Duncan v. Lewis

62 Ky. 183 | Ky. Ct. App. | 1864

JUDGE ROBERTSON

delivered the opinion or the court :

John W. Wright bought from H. C. Chalmes a lot of mules at a fixed price, on a stipulated credit. Chalmes was to keep the mules for a few weeks, and then deliver them to Wright, *184on the execution of his notes, with good security, for the conventional price. On the 18th of July, 1860, the mules were delivered to Wright, and he delivered to Chalmes two negotiable notes, signed by himself as principal and William Lewis as his surety, in the meantime, after the purchase of the mules, and before their delivery and the execution of the notes, Wright and the appellant, Duncan, entered into a qualified partnership, whereby it was agreed that Wright should contribute to the joint stock the mules he had bought from Chalmes, and others he had bought from Headly, and Duncan should put into the stock mules he had bought from Smith and others he had himself fed ; all of which mules, as thus contributed by each party, were to be sold on their joint account and for their joint profit; and were afterwards so sold as partnership property.

Lewis, having been compelled to pay a large sum as surety in the notes signed by himself and Wright, brought this suit against Duncan for restitution, on the ground, as alleged in the petition, that Duncan was a dormant partner in the purchase of the- mules for which the notes were given.
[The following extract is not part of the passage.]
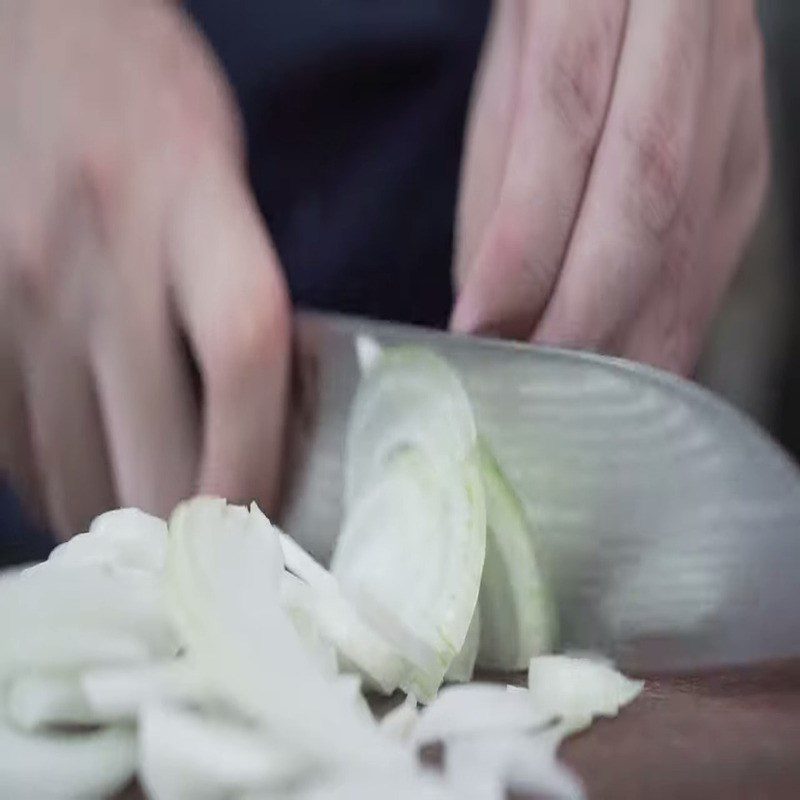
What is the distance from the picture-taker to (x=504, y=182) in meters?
0.72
This allegation being denied by Duncan’s answer, a verdict and judgment were rendered against him for the sum paid by Lewis. This appeal seeks a reversal of that judgment.

According to- the legal effect of the only proof of the character and terms of the contract of purchase, the title to the mules was vested' in Wright on the day of the contract, and they were held at his risk by Chalmes, either for the vendee’sbenefit in feeding or for the security of the vendor for the execution of the notes with good security. Had the mules died in the possession of Chalmes, and without his fault, the loss would have been Wright’s, and he would have still been liable to Chalmes for the price. This doctrine, as often recognized by this court, is conclusively settled by British and American authorities uniform and well understood. The following quotation from this court’s opinion in Crawford vs. Smith (7 Dana, 61), may be taken as an apposite illustration of it: “A legal title may pass by the terms or the legal effect of the contract, and nevertheless, in judgment of law, the vendor may have a *185right to retain the possession until the vendee shall have performed some act which, by express stipulation, or legal intendment, must be done before he can have a right to the possession of that to which he had acquired a legal title. Thus a simple sale of a horse for a stipulated price, to be paid on delivery, or without any agreement as to the time of payment or delivery, or upon an agreement to execute a promissory note for the price simultaneously with the delivery, would, per se, vest the title to the horse in the purchaser; but as — nothing appearing to the contrary — the law, in every such case, would apply a lien by the vendor for securing performance of the vendee’s undertaking, the latter could not maintain an action of detinue against the former for the horse without first performing, or offering to perform, whatever he had promised to do, concurrently with the delivery of the possession or previously thereto; and still, if the horse shall, in the meantime, have died or been stolen, the loss will, of course, be that of the owner; that is, the purchaser.”

According to the testimony, without discrepancy or doubt, such was the contract and its legal effect in this case; and the circuit judge ought so to have instructed the jury. But, instead of doing this, he instructed the jury, vaguely and ambiguously, that, if they believed that Wright and Duncan were partners in the mules at the time they were purchased, they should find for Lewis; thus bewildering the jury with the question when the purchase was complete so as to vest title in the mules; and also instructed them misleadingly, that “ if Wright agreed with Chalmes that he would take .the mules at a future day at a certain price, and then execute his note, the purchase was not complete until the note was executed.”

There is no pretense of testimony that Duncan ever agreed or intended to be responsible for the price of those mules which Wright put in as his own, already bought on his own credit) and to be paid for by himself alone. Extracts from Duncan’s letters to Wright concerning their debts arid payments of them, in which he spoke of them without discrimination as “ our debts,” and said they were all paid “ except Headly’s, Redman’s, Smith’s, and Chalmes’s,” cannot be so perverted as to imply *186that he was personally bound, as partner or otherwise, for the Chalmes debt, or that Wright was bound for the Smith debt. These debts must have all been paid before there could be an adjustment of profits; and “our debts” does not mean our joint partnership debts only, but, when the facts indisputably proved are considered, the separate debts of each were “ our debts;” even though, as proved, one is yours and another mine. But however the jury may have construed those extracts, they certainly do not tend to prove that Duncan and Wright were partners when Wright bought the mules from Chalmes, or that Duncan ever agreed to be liable for the price of them.

From this, the only judicial view of this case, it is evident that the jury were misinstructed, or not properly instructed, and that neither the law nor the facts authorized the verdict.

Judgment reversed, and cause remanded for a new trial according to the foregoing opinion.